Wednesday 26 October 2016

Paternity Leave

Paternity Leave is the unpaid leave granted to the male employee on the birth of his child in ireland. The Paternity Leave is for a maximum of ten (10) days off linked to the birth of the father’s child. The leave should be taken within 26 weeks of the birth of the child.

Please note that if the company contributes towards a Maternity Leave payments than on the grounds of gender equality they should also contribute towards Paternity Leave.  

The father can claim a Paternity Benefit from the Department of Social Protection at a rate of €230 per week. This benefit is similar to the Maternity Benefits and the employee needs to have built up 39 weeks of PRSI contributions. The father should give the company four (4) weeks notice in writing before taking the leave. However if there are premature births the notice period can be shortened.

The father needs to fill out the Paternity Leave form four weeks before the requested Paternity Leave and the form needs to be handed in to the company. The Paternity Leave benefit is also available for a father adopting a child and same sex couples adopting a child. During the Paternity Leave the employee will continue to build up his normal entitlements and his build up for holiday entitlements will also continue. Part-time employees are entitled to Paternity Leave on a pro-rata basis. Please note that the employee can be asked to provide the childbirth certificate.

PROBLEMS TO WORK ON
1. Reproduce the paternity leave passage between "Please note that if" and "towards Paternity Leave.", inclusive.
2. Summarize the paternity leave passage in two sentences.
The data after this point come from a different source than the paternity leave passage.

SUPPLIED DATA

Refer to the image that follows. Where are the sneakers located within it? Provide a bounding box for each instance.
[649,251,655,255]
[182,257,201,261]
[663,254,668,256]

RESPONSES PER TASK
1.
Please note that if the company contributes towards a Maternity Leave payments than on the grounds of gender equality they should also contribute towards Paternity Leave.

2. In Ireland, a father may take up to ten days of unpaid paternity leave within 26 weeks of his child's birth, and he can claim a Paternity Benefit of €230 per week from the Department of Social Protection if he has built up 39 weeks of PRSI contributions. He must give the company four weeks' written notice on the Paternity Leave form, and the leave also covers fathers and same-sex couples adopting a child, with part-time employees entitled on a pro-rata basis.